In order to be charged with a possession offence, you do not actually need to have the gun on your person. In law, possession of a firearm can be found in three circumstances:
- When the firearm is found on your person, on your property, or in our immediate vicinity, you know it is a firearm, and you have some sort of control over the firearm;
- When you knowingly place it in the possession or custody of another person to hold for you, and you have some measure of control over what happens to that firearm; and
- When you put it in a place that might not be yours, but where it is kept for the use or benefit of yourself or another person, and you have some degree of control over what happens to the firearm.

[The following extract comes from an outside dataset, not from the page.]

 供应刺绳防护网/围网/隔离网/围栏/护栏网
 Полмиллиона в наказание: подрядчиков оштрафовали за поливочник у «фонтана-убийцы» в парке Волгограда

Possession offences are hybrid offences that can be punished by way of summary conviction or indictment. If the Crown Prosecutor proceeds by way of indictment, the maximum penalty for a particular carrying offence is 5 years in prison, while the maximum penalty for possession for a dangerous purpose is 10 years in prison.
Handling offences include making an automatic firearm and offences relating to lost, stolen, destroyed, or defaced weapons. Making an automatic firearm is a charge that will be laid when a person is found altering a firearm so that it becomes capable of discharging bullets in rapid succession during one pressure of the trigger. This is an extremely serious offence that carries a mandatory minimum jail sentence of 1 year.
Offences relating to lost, stolen, destroyed, or defaced weapons are also hybrid offences. If the Crown proceeds by way of indictment, the maximum sentence on conviction is 5 years in jail. This charge will arise when someone fails to report the loss or finding of a firearm to the police, fails to report the destruction of a firearm to the police, makes a false statement concerning the loss, theft, or destruction of a firearm, or tampers with a serial number on a firearm.
Under the Criminal Code it is an offence to transfer or traffick firearms. The Firearms Act sets out laws that regulate the manufacture, transfer, and sale of firearms in Canada. A failure to comply with those laws when transferring a firearm from one person to another can lead to criminal charges for transferring firearms without authorization.
The offence of “transferring” will be made out when the accused makes a genuine offer to transfer a firearm to a recipient. This is a hybrid offence, and where the Crown chooses to proceed by indictment, the accused can face up to 5 years in jail.
The offence of trafficking will be made out where an accused is found to have manufactured or transferred a firearm while knowing that they did not have the authority to do so under the Firearms Act. This is a very serious offence, and charges can be laid even if the accused sold a weapon that was not operational, or even he or she simply offered to manufacture or transfer the weapon. If a person is found guilty of possessing a trafficked firearm, or found guilty of possessing firearms for the purposes of trafficking, he or she will be liable to a jail sentence of up to 10 years.
Failing to produce a valid licence or registration:
Failing to produce a valid licence or registration for your firearm is a common offence that can result in your firearms being seized. However, if you are able to provide proof of registration and a licence within 14 days, the seized firearms can be returned to you. If you have not complied with all the licensing requirements set out for your firearm and are convicted of unauthorized possession of a firearm, you can face up to 5 years of jail time.